Mandated testing protocols will stay in place for the summer, regardless of personal vaccine status. Undergraduate students living on campus will be required to test two times per week, other undergraduates taking in-person summer classes will be required to test one time per week, and graduate and professional students taking or instructing in-person summer classes will be required to test once per week. The program will remain available for all faculty, staff and students for voluntary testing.

Administrators of all on-campus summer camps or programs — regardless of whether they are overnight, residential or day camps or programs — must submit a proposal for review and approval by the Office of the Provost detailing how they will comply with COVID-19 community standards and collect required prior-to-arrival tests. The tests must be a negative PCR result taken within 72 hours of the start of the camp or program.

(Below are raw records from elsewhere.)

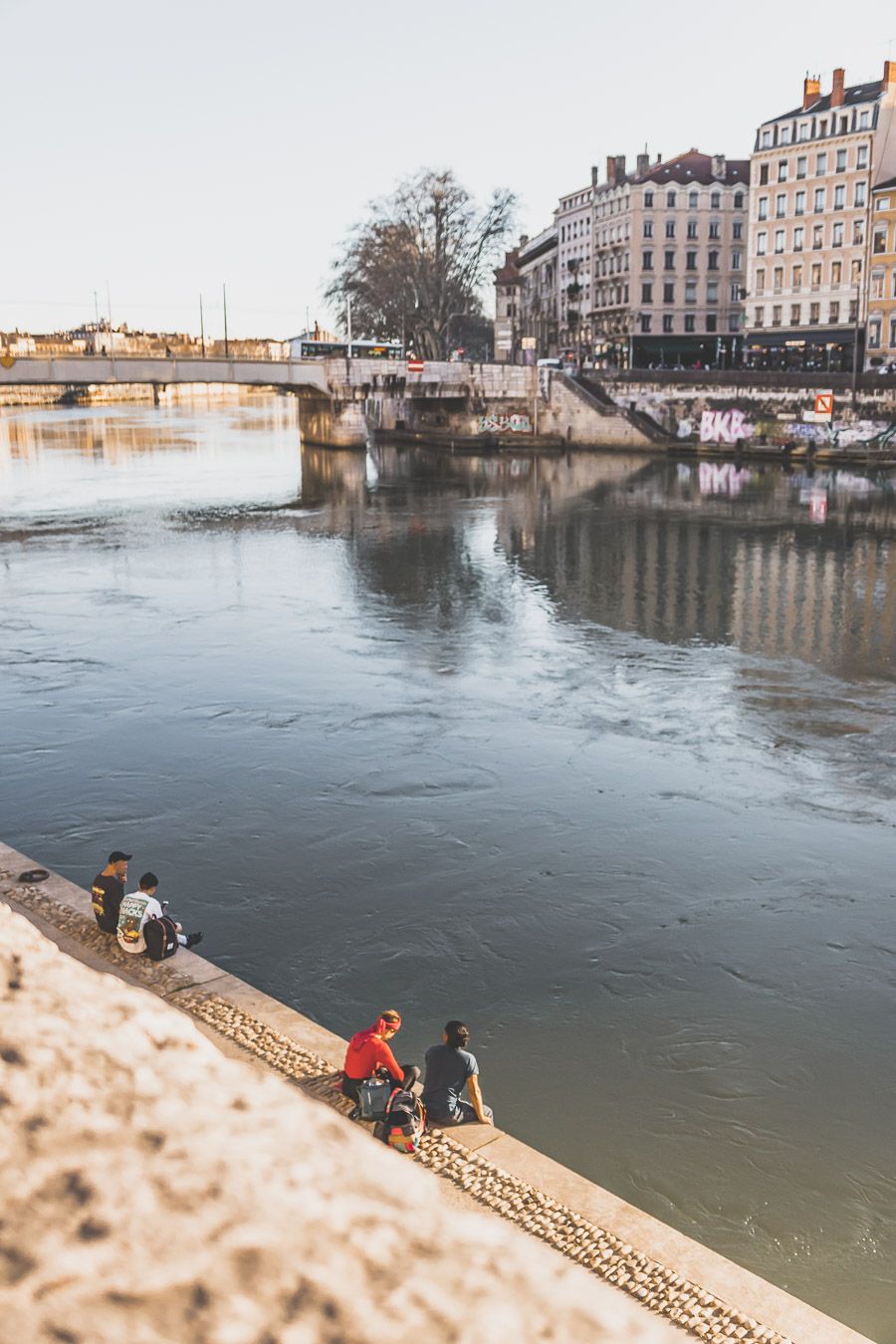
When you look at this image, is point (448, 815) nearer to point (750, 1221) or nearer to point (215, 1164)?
point (750, 1221)

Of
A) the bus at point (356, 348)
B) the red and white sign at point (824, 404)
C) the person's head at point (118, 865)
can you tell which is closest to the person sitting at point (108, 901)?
the person's head at point (118, 865)

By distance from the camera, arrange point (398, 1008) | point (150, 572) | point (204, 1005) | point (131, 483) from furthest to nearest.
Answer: point (131, 483)
point (150, 572)
point (398, 1008)
point (204, 1005)

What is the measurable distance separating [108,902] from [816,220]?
7927 cm

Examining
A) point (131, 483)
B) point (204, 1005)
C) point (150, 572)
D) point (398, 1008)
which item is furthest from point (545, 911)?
point (131, 483)

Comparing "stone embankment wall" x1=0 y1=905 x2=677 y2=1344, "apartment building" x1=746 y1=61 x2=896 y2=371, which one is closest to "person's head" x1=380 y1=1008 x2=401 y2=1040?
"stone embankment wall" x1=0 y1=905 x2=677 y2=1344

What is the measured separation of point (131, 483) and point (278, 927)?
52.4m

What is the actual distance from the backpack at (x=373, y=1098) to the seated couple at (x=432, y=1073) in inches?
2.3

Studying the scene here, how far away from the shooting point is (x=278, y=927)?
509 inches

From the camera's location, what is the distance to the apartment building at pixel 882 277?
7269cm

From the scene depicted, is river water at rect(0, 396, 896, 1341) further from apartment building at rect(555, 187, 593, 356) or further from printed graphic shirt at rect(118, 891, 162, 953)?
apartment building at rect(555, 187, 593, 356)

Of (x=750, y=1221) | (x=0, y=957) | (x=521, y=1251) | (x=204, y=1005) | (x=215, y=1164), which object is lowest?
(x=750, y=1221)

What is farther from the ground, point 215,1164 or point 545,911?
point 215,1164

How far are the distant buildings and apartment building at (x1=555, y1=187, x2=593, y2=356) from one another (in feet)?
0.62

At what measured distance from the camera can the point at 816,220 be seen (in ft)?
262
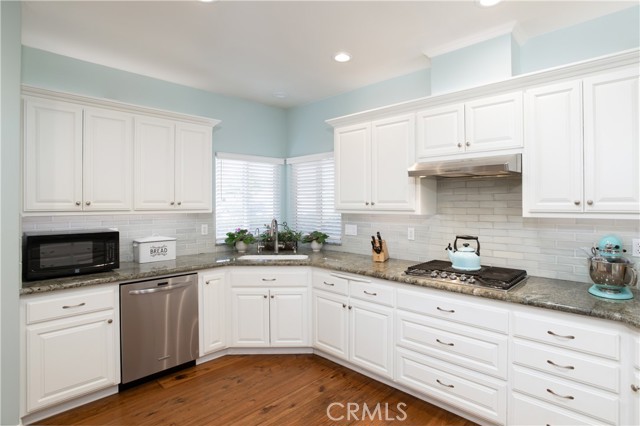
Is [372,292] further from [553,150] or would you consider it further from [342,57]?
[342,57]

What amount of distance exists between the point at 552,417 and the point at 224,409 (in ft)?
6.86

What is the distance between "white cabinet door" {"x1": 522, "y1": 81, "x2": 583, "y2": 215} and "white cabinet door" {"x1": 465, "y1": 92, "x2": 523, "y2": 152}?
66 millimetres

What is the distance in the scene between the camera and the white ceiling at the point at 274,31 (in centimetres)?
224

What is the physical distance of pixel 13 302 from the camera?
2.18m

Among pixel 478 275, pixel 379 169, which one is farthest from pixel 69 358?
pixel 478 275

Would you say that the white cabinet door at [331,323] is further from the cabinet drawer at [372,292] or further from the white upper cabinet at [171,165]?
the white upper cabinet at [171,165]

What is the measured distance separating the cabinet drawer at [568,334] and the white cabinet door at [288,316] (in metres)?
1.85

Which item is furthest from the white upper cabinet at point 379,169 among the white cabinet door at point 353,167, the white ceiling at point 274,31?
the white ceiling at point 274,31

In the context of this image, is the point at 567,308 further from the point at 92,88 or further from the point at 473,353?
the point at 92,88

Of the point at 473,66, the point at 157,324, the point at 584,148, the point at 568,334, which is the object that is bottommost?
the point at 157,324

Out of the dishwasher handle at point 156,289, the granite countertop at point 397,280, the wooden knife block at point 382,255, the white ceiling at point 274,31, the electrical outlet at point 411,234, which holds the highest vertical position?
the white ceiling at point 274,31

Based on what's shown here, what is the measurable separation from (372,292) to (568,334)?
51.5 inches

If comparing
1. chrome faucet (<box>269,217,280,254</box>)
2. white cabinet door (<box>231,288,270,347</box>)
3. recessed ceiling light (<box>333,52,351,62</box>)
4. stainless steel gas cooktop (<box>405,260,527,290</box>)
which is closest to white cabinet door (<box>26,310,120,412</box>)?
white cabinet door (<box>231,288,270,347</box>)

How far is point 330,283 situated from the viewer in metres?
3.15
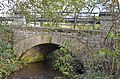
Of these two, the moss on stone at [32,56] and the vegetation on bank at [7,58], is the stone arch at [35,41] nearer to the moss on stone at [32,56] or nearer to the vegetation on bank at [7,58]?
the vegetation on bank at [7,58]

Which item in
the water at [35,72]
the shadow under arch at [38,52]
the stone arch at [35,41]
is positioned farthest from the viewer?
the shadow under arch at [38,52]

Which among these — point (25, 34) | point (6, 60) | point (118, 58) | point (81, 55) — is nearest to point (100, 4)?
point (118, 58)

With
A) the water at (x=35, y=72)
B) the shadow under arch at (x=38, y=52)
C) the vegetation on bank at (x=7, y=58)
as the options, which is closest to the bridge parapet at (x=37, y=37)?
the vegetation on bank at (x=7, y=58)

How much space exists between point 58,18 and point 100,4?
20.4 inches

Overnight or residential programs are limited to participants 18 and older. Day camps or programs with participants 17 and younger will be allowed on campus provided their safety proposal is reviewed and approved by the provost.

The fall course schedule is expected to be available to view on April 26.

The University reported that the asymptomatic positivity rate has remained below 1 percent, numbers of students in quarantine and isolation remain low, and there are decreased reports of violations of COVID-19 community standards. Likewise, infection rates among employees working on campus have remained very low, even as the number of employees on campus has increased.